Reich: Bailout Needs Implementation

A snippet of The Meltdown (Part II)
The easy answer to why the bailout hasn’t worked is it hasn’t been implemented yet. But its purpose was largely psychological – to boost confidence that the government is doing something big to clear out bad debts that have been clogging the system. That psychological boost should have happened as soon as the bailout was enacted.
Whole thing below...
The Meltdown (Part II)

The easy answer to why the bailout hasn’t worked is it hasn’t been implemented yet. But its purpose was largely psychological – to boost confidence that the government is doing something big to clear out bad debts that have been clogging the system. That psychological boost should have happened as soon as the bailout was enacted.

Yet no one seems to believe that 700 billion dollars will make much difference. And today’s interest-rate cut, coordinated with the European Central Bank and Bank of England, may not, either. This isn’t a liquidity crisis. It’s a crisis of trust. Lenders don’t trust that borrowers will be able to repay, because they don’t think borrowers will be able to collect on what’s owed to them. Every major player is moving to safer ground – holding money, hoarding it, putting it under a giant global mattress.

Bad mortgage loans from the era of anything-goes credit standards started it. But now that America is tipping into deeper recession and unemployment is mounting, more bad loans are cropping up because more people can’t pay their bills. And as consumers pull in their belts, more businesses can’t pay their bills. Which means more layoffs, and more bad loans, and a global sell-off.

The Fed and other central banks can pour endless money into the system but the problem is no longer just on the supply side. It’s now also on the demand side. Which means the federal government, as spender of last resort, has to jump start the economy, as do other governments. Now’s the time to start rebuilding our crumbling infrastructure – roads, bridges, levees, public transit. And help cash-starved state and local governments invest in their schools.
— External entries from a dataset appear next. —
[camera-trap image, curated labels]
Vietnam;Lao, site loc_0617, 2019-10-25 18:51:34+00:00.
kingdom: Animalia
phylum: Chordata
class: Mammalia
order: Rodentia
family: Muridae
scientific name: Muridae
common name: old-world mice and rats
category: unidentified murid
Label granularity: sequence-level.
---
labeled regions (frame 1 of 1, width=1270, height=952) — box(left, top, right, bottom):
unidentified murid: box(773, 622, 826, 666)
It does make sense to help homeowners directly, as Barack Obama has said. But John McCain last night came up with the stupidist plan I've heard yet for doing so. He wants the government to buy mortgages from the banks at face value and then write down the principal for homeowners. This would be the biggest handout yet to the financial industry. Taxpayers would take all the losses, including the downside risks of additional defaults if houses drop further in value, while the banks would get off scott free.